Скрипнула дверь, потом открылась настежь, и на пороге появился Петр. Олеся Иванна коротко взглянула на него, чуть покраснела, но ничего не сказала и продолжала молча на него смотреть. Петр мялся в дверях. Рубашка на нем была чистая, и всегда торчавшие в разные стороны вихры были кое-как приглажены – или так казалось из-за того, что они намокли под дождем, но левый глаз был еще мутным, и под глазом лиловела шишка.
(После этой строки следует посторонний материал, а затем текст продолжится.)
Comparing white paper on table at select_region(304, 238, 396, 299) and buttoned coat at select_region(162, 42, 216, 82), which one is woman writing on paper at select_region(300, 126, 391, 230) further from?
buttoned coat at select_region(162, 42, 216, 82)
– Ну, что встал? – наконец спросила Олеся Иванна. – Заходи, не стесняйся, все свои тут.
– Да я так… – пробормотал Петр и искоса посмотрел на Комарову.
– Заходи, заходи, – поторопила Олеся Иванна. – Только если ты опять ругаться пришел…
– Да я так, ничего… – повторил Петр, зашел в магазин и тихо прикрыл за собой дверь.
– Олесь Иванна, можно я на склад пойду?
– Иди, Катя, иди… там макароны с тушенкой в кастрюле на столе. Иди поешь.
Комарова спрыгнула со своей табуретки.
Олеся Иванна наклонилась вперед, не спуская глаз с Петра:
– Ну?
Петр почесал затылок, отчего волосы у него опять взъерошились:
– Кончать с этим надо. Оксанка узнает, плохо будет.
– Так ты сам ей и скажи, – усмехнулась Олеся Иванна.
Петр помолчал, размышляя, шутит она или всерьез, осторожно спросил:
– Ты чего это?
– А что я? Я-то что? Чуть что – ты ко мне бежишь, а как «Оксанка узнает» – так все, до свидания, катися колбасой…
– Олеся, да чего ты?! – Петр начал сердиться. – Погодим немного, она успокоится…
– Погодим! – передразнила Олеся Иванна и снова усмехнулась, и Петру ее лицо от этого вдруг показалось некрасивым. – Я тебе что? Я на дороге найденная?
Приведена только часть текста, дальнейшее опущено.